Noticias, Cancun

Una civilización depredadora

La gallinita de los huevos de oro/

Por Javier Ugalde/

La gallinita está triste, asombrada, preocupada y enchilada, todo al mismo tiempo; todo debido al gran desbarajuste que vive México, pues a la revuelta situación política y social, ahora se le suma el desastre que se ha registrado en la mayor parte del país, en donde el foco de atención se ha centrado en el puerto turístico de Acapulco.

Mientras se suman inconformidades en Quintana Roo a la reforma fiscal propuesta por el presidente Enrique Peña Nieto, los maestros siguen su lucha contra la reforma educativa y regresa la polémica sobre el Dragon Mart Cancún, la avecilla no puede pasar por alto lo que vive el país tras los destrozos y tragedias que han dejado a su paso las tormentas Manuel e Ingrid.

Entre la serie de sentimientos tan diversos que la agobian, la gallinita se topa con una reflexión, en la que nota que todo esto tiene un punto común: la necesidad del hombre para vivir o para sobrevivir, por buscar estar en este mundo bajo mejores condiciones.

El desastre vivido en Guerrero, Veracruz y otros estados del país, advierte la avecilla, ha dejado a muchas personas en condiciones muy precarias, con pérdidas personales muy sensibles y una urgencia de cuando menos tener qué comer, en muchos casos.

De la misma forma, continua la gallinita, la propuesta, por ejemplo, de incrementar el IVA en Quintana Roo de 11 a 15 por ciento, la ha hecho el gobierno federal porque supone que será bueno para las finanzas públicas y a la larga traerá beneficios para los mexicanos; en contraparte, quienes se oponen a esa medida, ven lo contrario, un desastre en potencia para las empresas y habitantes del estado.

Sin duda un asunto de vida o, al menos, de sobrevivencia, estima la avecilla, quien ve en asuntos tan disímbolos otro punto de confluencia, que es la forma como nuestra civilización, esa que ha entronizado a los automóviles como un signo de estatus, que ha puesto al alcance de la mano comodidades irremplazables como el aire acondicionado, o los alimentos procesados que sólo hay que sacarlos de su empaque para consumirlos, o el tener productos electrodomésticos desechables…

A final de cuentas, la gallinita reconoce lo que dicen los expertos en torno a la existencia de tormentas cada vez más severas y frecuentes, como las que ahora han destrozado Acapulco o la que hace casi ocho años arrasó las costas de Quintana Roo, Wilma, las cuales se deben al llamado calentamiento global y cambio climático.

Es ahí, cree la avecilla, en donde entra la responsabilidad de nuestra civilización, la que ha entronizado al consumo como lo más relevante de la vida, la cual se ha empeñado en buscar cada vez más y más satisfactores y comodidades, sin importar el costo.

Hoy México, aprecia la gallinita, padece una severa crisis social y política, con efectos sobre la economía, que ahora suma el factor humanitario y la necesidad de reconstruir.
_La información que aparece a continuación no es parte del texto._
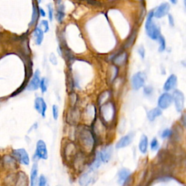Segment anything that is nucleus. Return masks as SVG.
<instances>
[{"instance_id": "obj_1", "label": "nucleus", "mask_w": 186, "mask_h": 186, "mask_svg": "<svg viewBox=\"0 0 186 186\" xmlns=\"http://www.w3.org/2000/svg\"><path fill=\"white\" fill-rule=\"evenodd\" d=\"M153 11H150L148 14V18H147L146 23V31L148 36L150 37L152 40H158L159 37L160 36V31L158 29V27L156 26L154 23L153 18Z\"/></svg>"}, {"instance_id": "obj_2", "label": "nucleus", "mask_w": 186, "mask_h": 186, "mask_svg": "<svg viewBox=\"0 0 186 186\" xmlns=\"http://www.w3.org/2000/svg\"><path fill=\"white\" fill-rule=\"evenodd\" d=\"M100 113L103 119L106 122H110L113 120L115 116V108L111 103H105L102 106L100 109Z\"/></svg>"}, {"instance_id": "obj_3", "label": "nucleus", "mask_w": 186, "mask_h": 186, "mask_svg": "<svg viewBox=\"0 0 186 186\" xmlns=\"http://www.w3.org/2000/svg\"><path fill=\"white\" fill-rule=\"evenodd\" d=\"M12 155L21 164L28 165L30 164V159L28 152L24 148H18L12 150Z\"/></svg>"}, {"instance_id": "obj_4", "label": "nucleus", "mask_w": 186, "mask_h": 186, "mask_svg": "<svg viewBox=\"0 0 186 186\" xmlns=\"http://www.w3.org/2000/svg\"><path fill=\"white\" fill-rule=\"evenodd\" d=\"M172 100H174L176 110L177 112H182L185 105V96L184 94L180 90H174L173 92Z\"/></svg>"}, {"instance_id": "obj_5", "label": "nucleus", "mask_w": 186, "mask_h": 186, "mask_svg": "<svg viewBox=\"0 0 186 186\" xmlns=\"http://www.w3.org/2000/svg\"><path fill=\"white\" fill-rule=\"evenodd\" d=\"M34 157L36 159H42L44 160L47 159L48 158V152L46 149V146L45 143L42 140H40L36 143V152H35Z\"/></svg>"}, {"instance_id": "obj_6", "label": "nucleus", "mask_w": 186, "mask_h": 186, "mask_svg": "<svg viewBox=\"0 0 186 186\" xmlns=\"http://www.w3.org/2000/svg\"><path fill=\"white\" fill-rule=\"evenodd\" d=\"M146 81V75L143 72H137L132 77V87L135 90H138L144 86Z\"/></svg>"}, {"instance_id": "obj_7", "label": "nucleus", "mask_w": 186, "mask_h": 186, "mask_svg": "<svg viewBox=\"0 0 186 186\" xmlns=\"http://www.w3.org/2000/svg\"><path fill=\"white\" fill-rule=\"evenodd\" d=\"M172 103V95L170 93H163L158 100V105L160 109H167Z\"/></svg>"}, {"instance_id": "obj_8", "label": "nucleus", "mask_w": 186, "mask_h": 186, "mask_svg": "<svg viewBox=\"0 0 186 186\" xmlns=\"http://www.w3.org/2000/svg\"><path fill=\"white\" fill-rule=\"evenodd\" d=\"M34 108L36 111L42 115L43 117H45V113L46 111V104L42 97H38L35 99L34 101Z\"/></svg>"}, {"instance_id": "obj_9", "label": "nucleus", "mask_w": 186, "mask_h": 186, "mask_svg": "<svg viewBox=\"0 0 186 186\" xmlns=\"http://www.w3.org/2000/svg\"><path fill=\"white\" fill-rule=\"evenodd\" d=\"M40 71L36 70L33 74L32 79H31L30 83L29 84L27 87V90L30 91L37 90L40 87Z\"/></svg>"}, {"instance_id": "obj_10", "label": "nucleus", "mask_w": 186, "mask_h": 186, "mask_svg": "<svg viewBox=\"0 0 186 186\" xmlns=\"http://www.w3.org/2000/svg\"><path fill=\"white\" fill-rule=\"evenodd\" d=\"M170 9V6L168 3L164 2L161 4L160 6L156 9V12H153V15L157 18H161L165 16L169 12Z\"/></svg>"}, {"instance_id": "obj_11", "label": "nucleus", "mask_w": 186, "mask_h": 186, "mask_svg": "<svg viewBox=\"0 0 186 186\" xmlns=\"http://www.w3.org/2000/svg\"><path fill=\"white\" fill-rule=\"evenodd\" d=\"M112 153H113L112 146H107L105 147V148H104L99 153V156L101 161L105 163L108 162L110 159H111V156H112Z\"/></svg>"}, {"instance_id": "obj_12", "label": "nucleus", "mask_w": 186, "mask_h": 186, "mask_svg": "<svg viewBox=\"0 0 186 186\" xmlns=\"http://www.w3.org/2000/svg\"><path fill=\"white\" fill-rule=\"evenodd\" d=\"M133 139V135L132 133L128 134V135H125V136L122 137L118 141V143H116V148L119 149V148H123L125 147L128 146L129 145L131 144L132 141Z\"/></svg>"}, {"instance_id": "obj_13", "label": "nucleus", "mask_w": 186, "mask_h": 186, "mask_svg": "<svg viewBox=\"0 0 186 186\" xmlns=\"http://www.w3.org/2000/svg\"><path fill=\"white\" fill-rule=\"evenodd\" d=\"M131 175L130 171L126 168H122L118 174V182L121 185H124L128 178Z\"/></svg>"}, {"instance_id": "obj_14", "label": "nucleus", "mask_w": 186, "mask_h": 186, "mask_svg": "<svg viewBox=\"0 0 186 186\" xmlns=\"http://www.w3.org/2000/svg\"><path fill=\"white\" fill-rule=\"evenodd\" d=\"M177 79L176 75H174V74L170 75V77H168V79H167L164 85V90L167 91V92L172 90L177 84Z\"/></svg>"}, {"instance_id": "obj_15", "label": "nucleus", "mask_w": 186, "mask_h": 186, "mask_svg": "<svg viewBox=\"0 0 186 186\" xmlns=\"http://www.w3.org/2000/svg\"><path fill=\"white\" fill-rule=\"evenodd\" d=\"M38 183V166L37 164H33L31 171L30 185L36 186Z\"/></svg>"}, {"instance_id": "obj_16", "label": "nucleus", "mask_w": 186, "mask_h": 186, "mask_svg": "<svg viewBox=\"0 0 186 186\" xmlns=\"http://www.w3.org/2000/svg\"><path fill=\"white\" fill-rule=\"evenodd\" d=\"M148 140L146 135H143L141 137L139 143V150L143 154H146L148 150Z\"/></svg>"}, {"instance_id": "obj_17", "label": "nucleus", "mask_w": 186, "mask_h": 186, "mask_svg": "<svg viewBox=\"0 0 186 186\" xmlns=\"http://www.w3.org/2000/svg\"><path fill=\"white\" fill-rule=\"evenodd\" d=\"M162 114V111L159 108H155L151 109L148 112V119L150 122H153L156 118L159 117Z\"/></svg>"}, {"instance_id": "obj_18", "label": "nucleus", "mask_w": 186, "mask_h": 186, "mask_svg": "<svg viewBox=\"0 0 186 186\" xmlns=\"http://www.w3.org/2000/svg\"><path fill=\"white\" fill-rule=\"evenodd\" d=\"M92 181V177L90 176V172L88 173H84L80 177L79 180V183L81 186H87Z\"/></svg>"}, {"instance_id": "obj_19", "label": "nucleus", "mask_w": 186, "mask_h": 186, "mask_svg": "<svg viewBox=\"0 0 186 186\" xmlns=\"http://www.w3.org/2000/svg\"><path fill=\"white\" fill-rule=\"evenodd\" d=\"M34 36L36 37V44L40 45L42 44L44 38V31L40 28H36L34 31Z\"/></svg>"}, {"instance_id": "obj_20", "label": "nucleus", "mask_w": 186, "mask_h": 186, "mask_svg": "<svg viewBox=\"0 0 186 186\" xmlns=\"http://www.w3.org/2000/svg\"><path fill=\"white\" fill-rule=\"evenodd\" d=\"M126 57H127L126 53H123L120 54V55H117V56L113 59V62L116 65H122L126 61Z\"/></svg>"}, {"instance_id": "obj_21", "label": "nucleus", "mask_w": 186, "mask_h": 186, "mask_svg": "<svg viewBox=\"0 0 186 186\" xmlns=\"http://www.w3.org/2000/svg\"><path fill=\"white\" fill-rule=\"evenodd\" d=\"M40 87L42 93L46 92V90H47V81H46V78H42V79L40 80Z\"/></svg>"}, {"instance_id": "obj_22", "label": "nucleus", "mask_w": 186, "mask_h": 186, "mask_svg": "<svg viewBox=\"0 0 186 186\" xmlns=\"http://www.w3.org/2000/svg\"><path fill=\"white\" fill-rule=\"evenodd\" d=\"M150 149H151V150H153V151L157 150L159 148V141H158V140L156 138H153L151 140V142H150Z\"/></svg>"}, {"instance_id": "obj_23", "label": "nucleus", "mask_w": 186, "mask_h": 186, "mask_svg": "<svg viewBox=\"0 0 186 186\" xmlns=\"http://www.w3.org/2000/svg\"><path fill=\"white\" fill-rule=\"evenodd\" d=\"M63 7H62V5L60 6V8H59V10H57V20H58L59 22H62V20L63 18H64L65 16V13L63 12Z\"/></svg>"}, {"instance_id": "obj_24", "label": "nucleus", "mask_w": 186, "mask_h": 186, "mask_svg": "<svg viewBox=\"0 0 186 186\" xmlns=\"http://www.w3.org/2000/svg\"><path fill=\"white\" fill-rule=\"evenodd\" d=\"M159 40L160 42L159 51L163 52L164 50H165V48H166V42H165V40L163 36H161V35H160V36L159 37Z\"/></svg>"}, {"instance_id": "obj_25", "label": "nucleus", "mask_w": 186, "mask_h": 186, "mask_svg": "<svg viewBox=\"0 0 186 186\" xmlns=\"http://www.w3.org/2000/svg\"><path fill=\"white\" fill-rule=\"evenodd\" d=\"M172 130L170 129H165L162 132V133H161V138L165 139V138H167V137H170L171 135H172Z\"/></svg>"}, {"instance_id": "obj_26", "label": "nucleus", "mask_w": 186, "mask_h": 186, "mask_svg": "<svg viewBox=\"0 0 186 186\" xmlns=\"http://www.w3.org/2000/svg\"><path fill=\"white\" fill-rule=\"evenodd\" d=\"M52 111H53V116L54 119L57 120V119H58V116H59L58 107H57V105H53V108H52Z\"/></svg>"}, {"instance_id": "obj_27", "label": "nucleus", "mask_w": 186, "mask_h": 186, "mask_svg": "<svg viewBox=\"0 0 186 186\" xmlns=\"http://www.w3.org/2000/svg\"><path fill=\"white\" fill-rule=\"evenodd\" d=\"M38 186H47L46 177L44 175H41L38 180Z\"/></svg>"}, {"instance_id": "obj_28", "label": "nucleus", "mask_w": 186, "mask_h": 186, "mask_svg": "<svg viewBox=\"0 0 186 186\" xmlns=\"http://www.w3.org/2000/svg\"><path fill=\"white\" fill-rule=\"evenodd\" d=\"M37 17H38V12H37V10L36 8V7L33 6V15H32V20H31V25H32L37 20Z\"/></svg>"}, {"instance_id": "obj_29", "label": "nucleus", "mask_w": 186, "mask_h": 186, "mask_svg": "<svg viewBox=\"0 0 186 186\" xmlns=\"http://www.w3.org/2000/svg\"><path fill=\"white\" fill-rule=\"evenodd\" d=\"M41 24H42V26H43L44 27V32H47L48 31H49V24H48V22L46 21V20H42V22H41Z\"/></svg>"}, {"instance_id": "obj_30", "label": "nucleus", "mask_w": 186, "mask_h": 186, "mask_svg": "<svg viewBox=\"0 0 186 186\" xmlns=\"http://www.w3.org/2000/svg\"><path fill=\"white\" fill-rule=\"evenodd\" d=\"M50 62L53 63V64H54V65L57 64V58H56V57H55V54L52 53L51 55H50Z\"/></svg>"}, {"instance_id": "obj_31", "label": "nucleus", "mask_w": 186, "mask_h": 186, "mask_svg": "<svg viewBox=\"0 0 186 186\" xmlns=\"http://www.w3.org/2000/svg\"><path fill=\"white\" fill-rule=\"evenodd\" d=\"M48 10H49V18L50 20H53V9L51 7V5H48Z\"/></svg>"}, {"instance_id": "obj_32", "label": "nucleus", "mask_w": 186, "mask_h": 186, "mask_svg": "<svg viewBox=\"0 0 186 186\" xmlns=\"http://www.w3.org/2000/svg\"><path fill=\"white\" fill-rule=\"evenodd\" d=\"M151 92H152V88L150 87H147L145 88L144 93L146 95H150Z\"/></svg>"}, {"instance_id": "obj_33", "label": "nucleus", "mask_w": 186, "mask_h": 186, "mask_svg": "<svg viewBox=\"0 0 186 186\" xmlns=\"http://www.w3.org/2000/svg\"><path fill=\"white\" fill-rule=\"evenodd\" d=\"M138 53L140 54V55L141 57H142V58H144L145 56V50L143 47H140L138 49Z\"/></svg>"}, {"instance_id": "obj_34", "label": "nucleus", "mask_w": 186, "mask_h": 186, "mask_svg": "<svg viewBox=\"0 0 186 186\" xmlns=\"http://www.w3.org/2000/svg\"><path fill=\"white\" fill-rule=\"evenodd\" d=\"M168 20H169V23H170V25L172 26H173V25H174V20H173L172 16L171 15H169Z\"/></svg>"}, {"instance_id": "obj_35", "label": "nucleus", "mask_w": 186, "mask_h": 186, "mask_svg": "<svg viewBox=\"0 0 186 186\" xmlns=\"http://www.w3.org/2000/svg\"><path fill=\"white\" fill-rule=\"evenodd\" d=\"M40 12L41 16H42V17L45 16V12H44V10L42 8H40Z\"/></svg>"}, {"instance_id": "obj_36", "label": "nucleus", "mask_w": 186, "mask_h": 186, "mask_svg": "<svg viewBox=\"0 0 186 186\" xmlns=\"http://www.w3.org/2000/svg\"><path fill=\"white\" fill-rule=\"evenodd\" d=\"M171 2H172V3L173 4H176L177 3V0H170Z\"/></svg>"}]
</instances>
Todo eso requiere de dinero y esfuerzo para que sea recuperado y para ello es necesario que el gobierno cuente con más recursos; por ello busca ver de dónde saca más.

Parece un espiral sin fin, que tendrá en el futuro próximo más desastres naturales y mayores necesidades para reconstruir y atender a los damnificados en otro punto del país. Sin embargo, cree la avecilla, no se ve ni se atiende el fondo del problema, que es global y de toda nuestra civilización: se debe frenar el ritmo de vida que tenemos, pues resulta muy caro para el planeta y para el futuro no sólo de esta civilización, sino de la humanidad y de la casa de todos, el planeta Tierra, al cual urge cuidarlo y evitar exterminarlo.